Last year, Massachusetts imposed an emergency rule to tax people working from home in other states whose jobs are usually based in state. New Hampshire, which doesn’t have its own income tax, sued on behalf of its residents. States including New Jersey and Connecticut filed briefs in support of New Hampshire.

Before the pandemic, half a million New Jersey and Connecticut residents would travel into New York City every day for work. In 2020, with so many Manhattan commuters staying home, New Jersey estimates it could be losing as much as $1.2 billion of tax revenue on work performed in New Jersey that is still being taxed by New York.

States like Massachusetts and New York argue they’re just maintaining the status quo at an unusual time.

The situation is confusing for the many Americans who have uprooted their lives in the past year.

In June, Anne Canavati, 27, moved from Washington, D.C., to her hometown of Fort Wayne, Indiana, to save on rent and be closer to her family. She spent a lot time confused about what to do about her taxes, because her employer — a small non-profit — doesn’t have an H.R. department.

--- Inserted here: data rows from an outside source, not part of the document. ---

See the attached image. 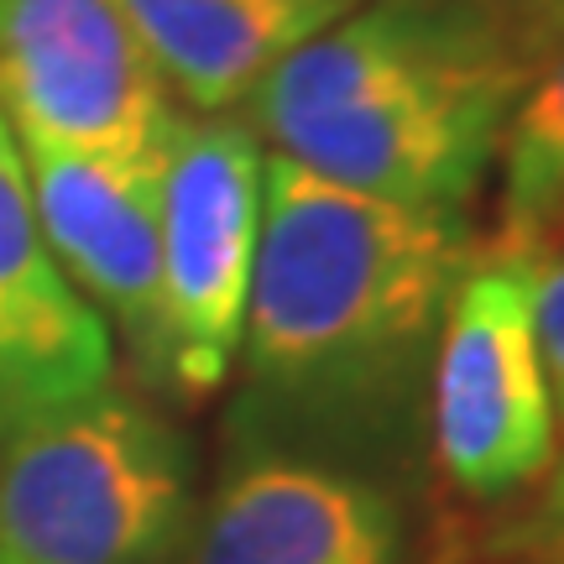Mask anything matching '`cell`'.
Here are the masks:
<instances>
[{
  "label": "cell",
  "mask_w": 564,
  "mask_h": 564,
  "mask_svg": "<svg viewBox=\"0 0 564 564\" xmlns=\"http://www.w3.org/2000/svg\"><path fill=\"white\" fill-rule=\"evenodd\" d=\"M0 116L17 141L126 162L178 126L121 0H0Z\"/></svg>",
  "instance_id": "8992f818"
},
{
  "label": "cell",
  "mask_w": 564,
  "mask_h": 564,
  "mask_svg": "<svg viewBox=\"0 0 564 564\" xmlns=\"http://www.w3.org/2000/svg\"><path fill=\"white\" fill-rule=\"evenodd\" d=\"M116 340L42 241L17 131L0 116V440L110 387Z\"/></svg>",
  "instance_id": "9c48e42d"
},
{
  "label": "cell",
  "mask_w": 564,
  "mask_h": 564,
  "mask_svg": "<svg viewBox=\"0 0 564 564\" xmlns=\"http://www.w3.org/2000/svg\"><path fill=\"white\" fill-rule=\"evenodd\" d=\"M486 6H497L502 17H512L518 26H528L533 37L544 42V26H549V11H554V0H486ZM549 47V42H544Z\"/></svg>",
  "instance_id": "5bb4252c"
},
{
  "label": "cell",
  "mask_w": 564,
  "mask_h": 564,
  "mask_svg": "<svg viewBox=\"0 0 564 564\" xmlns=\"http://www.w3.org/2000/svg\"><path fill=\"white\" fill-rule=\"evenodd\" d=\"M183 564H403V502L377 470L282 444H236L194 502Z\"/></svg>",
  "instance_id": "52a82bcc"
},
{
  "label": "cell",
  "mask_w": 564,
  "mask_h": 564,
  "mask_svg": "<svg viewBox=\"0 0 564 564\" xmlns=\"http://www.w3.org/2000/svg\"><path fill=\"white\" fill-rule=\"evenodd\" d=\"M544 42H564V0H554V11H549V26H544Z\"/></svg>",
  "instance_id": "9a60e30c"
},
{
  "label": "cell",
  "mask_w": 564,
  "mask_h": 564,
  "mask_svg": "<svg viewBox=\"0 0 564 564\" xmlns=\"http://www.w3.org/2000/svg\"><path fill=\"white\" fill-rule=\"evenodd\" d=\"M560 225H564V204H560Z\"/></svg>",
  "instance_id": "2e32d148"
},
{
  "label": "cell",
  "mask_w": 564,
  "mask_h": 564,
  "mask_svg": "<svg viewBox=\"0 0 564 564\" xmlns=\"http://www.w3.org/2000/svg\"><path fill=\"white\" fill-rule=\"evenodd\" d=\"M194 518V444L105 387L0 440V564H167Z\"/></svg>",
  "instance_id": "3957f363"
},
{
  "label": "cell",
  "mask_w": 564,
  "mask_h": 564,
  "mask_svg": "<svg viewBox=\"0 0 564 564\" xmlns=\"http://www.w3.org/2000/svg\"><path fill=\"white\" fill-rule=\"evenodd\" d=\"M267 147L241 116H178L162 147V356L152 387L215 398L241 356Z\"/></svg>",
  "instance_id": "277c9868"
},
{
  "label": "cell",
  "mask_w": 564,
  "mask_h": 564,
  "mask_svg": "<svg viewBox=\"0 0 564 564\" xmlns=\"http://www.w3.org/2000/svg\"><path fill=\"white\" fill-rule=\"evenodd\" d=\"M497 167H502V199L486 257L518 262L528 246L554 236L564 204V42L544 47L533 79L523 84L497 147Z\"/></svg>",
  "instance_id": "8fae6325"
},
{
  "label": "cell",
  "mask_w": 564,
  "mask_h": 564,
  "mask_svg": "<svg viewBox=\"0 0 564 564\" xmlns=\"http://www.w3.org/2000/svg\"><path fill=\"white\" fill-rule=\"evenodd\" d=\"M544 42L486 0H361L246 100L267 152L419 209H470Z\"/></svg>",
  "instance_id": "7a4b0ae2"
},
{
  "label": "cell",
  "mask_w": 564,
  "mask_h": 564,
  "mask_svg": "<svg viewBox=\"0 0 564 564\" xmlns=\"http://www.w3.org/2000/svg\"><path fill=\"white\" fill-rule=\"evenodd\" d=\"M361 0H121L167 95L194 116H230L299 47Z\"/></svg>",
  "instance_id": "30bf717a"
},
{
  "label": "cell",
  "mask_w": 564,
  "mask_h": 564,
  "mask_svg": "<svg viewBox=\"0 0 564 564\" xmlns=\"http://www.w3.org/2000/svg\"><path fill=\"white\" fill-rule=\"evenodd\" d=\"M42 241L152 382L162 356V158H95L21 141Z\"/></svg>",
  "instance_id": "ba28073f"
},
{
  "label": "cell",
  "mask_w": 564,
  "mask_h": 564,
  "mask_svg": "<svg viewBox=\"0 0 564 564\" xmlns=\"http://www.w3.org/2000/svg\"><path fill=\"white\" fill-rule=\"evenodd\" d=\"M470 241L465 209L377 199L267 152L236 444L361 470L403 455Z\"/></svg>",
  "instance_id": "6da1fadb"
},
{
  "label": "cell",
  "mask_w": 564,
  "mask_h": 564,
  "mask_svg": "<svg viewBox=\"0 0 564 564\" xmlns=\"http://www.w3.org/2000/svg\"><path fill=\"white\" fill-rule=\"evenodd\" d=\"M523 560L528 564H564V486L549 497L544 518H539V528L528 533L523 544Z\"/></svg>",
  "instance_id": "4fadbf2b"
},
{
  "label": "cell",
  "mask_w": 564,
  "mask_h": 564,
  "mask_svg": "<svg viewBox=\"0 0 564 564\" xmlns=\"http://www.w3.org/2000/svg\"><path fill=\"white\" fill-rule=\"evenodd\" d=\"M518 267H523V288H528L533 350H539L554 429H560V444H564V246L554 236H544L539 246H528L518 257Z\"/></svg>",
  "instance_id": "7c38bea8"
},
{
  "label": "cell",
  "mask_w": 564,
  "mask_h": 564,
  "mask_svg": "<svg viewBox=\"0 0 564 564\" xmlns=\"http://www.w3.org/2000/svg\"><path fill=\"white\" fill-rule=\"evenodd\" d=\"M429 449L465 502H507L560 460V429L533 350L523 267L470 262L429 361Z\"/></svg>",
  "instance_id": "5b68a950"
}]
</instances>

She eventually ended up saving money when her employer switched her tax withholding settings to Indiana, which has a rate of 3.23%, from D.C., where her marginal tax rate would have been 8.5%. “I didn’t realize this until my paycheck was suddenly a bit higher,” she said.

Because each state has slightly different rules, the details of where and when taxpayers worked could matter a great deal. “You have to understand the state in question, and then take the next step to make sure you’re preparing accurately,” said Andy Phillips, director at the Tax Institute at H&R Block. “Where you have tricky situations is where states take contrary points of view.”